- WORK INSTRUCTIONS
In the records below, replace each "black sneaker" with "dark sneaker" and reproduce all the lines with nothing else changed.

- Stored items

# # # #

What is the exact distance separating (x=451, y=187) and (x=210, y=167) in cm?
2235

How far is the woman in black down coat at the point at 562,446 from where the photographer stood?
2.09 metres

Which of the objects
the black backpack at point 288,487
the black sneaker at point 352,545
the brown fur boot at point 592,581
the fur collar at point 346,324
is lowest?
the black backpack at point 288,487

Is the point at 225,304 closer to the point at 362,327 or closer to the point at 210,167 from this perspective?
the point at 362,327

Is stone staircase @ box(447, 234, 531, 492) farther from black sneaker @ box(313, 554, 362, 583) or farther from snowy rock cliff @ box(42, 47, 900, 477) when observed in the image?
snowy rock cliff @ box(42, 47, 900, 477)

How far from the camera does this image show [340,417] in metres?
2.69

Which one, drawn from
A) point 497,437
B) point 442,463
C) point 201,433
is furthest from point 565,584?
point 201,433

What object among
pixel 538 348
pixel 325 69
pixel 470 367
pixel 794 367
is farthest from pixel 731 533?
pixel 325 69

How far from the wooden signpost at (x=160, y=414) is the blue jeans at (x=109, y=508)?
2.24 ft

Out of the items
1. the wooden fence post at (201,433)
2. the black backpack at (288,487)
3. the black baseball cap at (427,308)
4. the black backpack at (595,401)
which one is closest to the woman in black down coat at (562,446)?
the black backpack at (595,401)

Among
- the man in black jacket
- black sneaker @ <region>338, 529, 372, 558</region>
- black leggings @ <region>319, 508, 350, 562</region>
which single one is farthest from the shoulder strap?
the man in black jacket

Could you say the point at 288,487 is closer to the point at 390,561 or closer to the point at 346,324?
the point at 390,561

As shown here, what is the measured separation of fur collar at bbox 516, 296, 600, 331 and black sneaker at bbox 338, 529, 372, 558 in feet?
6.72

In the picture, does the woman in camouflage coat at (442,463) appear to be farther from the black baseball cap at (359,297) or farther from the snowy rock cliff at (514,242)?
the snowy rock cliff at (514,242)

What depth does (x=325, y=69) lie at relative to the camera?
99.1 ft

# # # #

- SOLUTION
What is the exact distance separating (x=451, y=187) and (x=210, y=167) in cm?
2235

How far is the woman in black down coat at the point at 562,446 from where the photographer stood?
2.09 metres

Which of the objects
the black backpack at point 288,487
the dark sneaker at point 352,545
the brown fur boot at point 592,581
the fur collar at point 346,324
is lowest?
the black backpack at point 288,487

Is the point at 225,304 closer to the point at 362,327 or closer to the point at 210,167 from this perspective?
the point at 362,327

Is stone staircase @ box(447, 234, 531, 492) farther from dark sneaker @ box(313, 554, 362, 583) or farther from snowy rock cliff @ box(42, 47, 900, 477) when observed in the image?
snowy rock cliff @ box(42, 47, 900, 477)

How far from the camera does this image show [340,417] in metres?
2.69

Which one, drawn from
A) point 497,437
B) point 442,463
C) point 201,433
is furthest from point 565,584?
point 201,433

What object among
pixel 538 348
pixel 325 69
pixel 470 367
pixel 794 367
is farthest from pixel 731 533?
pixel 325 69

How far from the wooden signpost at (x=160, y=414) is the blue jeans at (x=109, y=508)?
2.24 ft

Out of the items
1. the wooden fence post at (201,433)
2. the black backpack at (288,487)
3. the black baseball cap at (427,308)
4. the black backpack at (595,401)
which one is closest to the woman in black down coat at (562,446)?
the black backpack at (595,401)

Among
- the man in black jacket
- dark sneaker @ <region>338, 529, 372, 558</region>
- black leggings @ <region>319, 508, 350, 562</region>
which single one is farthest from the shoulder strap?
the man in black jacket

Could you say the point at 288,487 is closer to the point at 390,561 or closer to the point at 346,324?
the point at 390,561

As shown here, what is the measured separation of fur collar at bbox 516, 296, 600, 331 and dark sneaker at bbox 338, 529, 372, 558 in feet?
6.72

In the picture, does the woman in camouflage coat at (442,463) appear to be farther from the black baseball cap at (359,297) or farther from the snowy rock cliff at (514,242)?
the snowy rock cliff at (514,242)

What depth does (x=325, y=69) lie at relative to the camera?
99.1 ft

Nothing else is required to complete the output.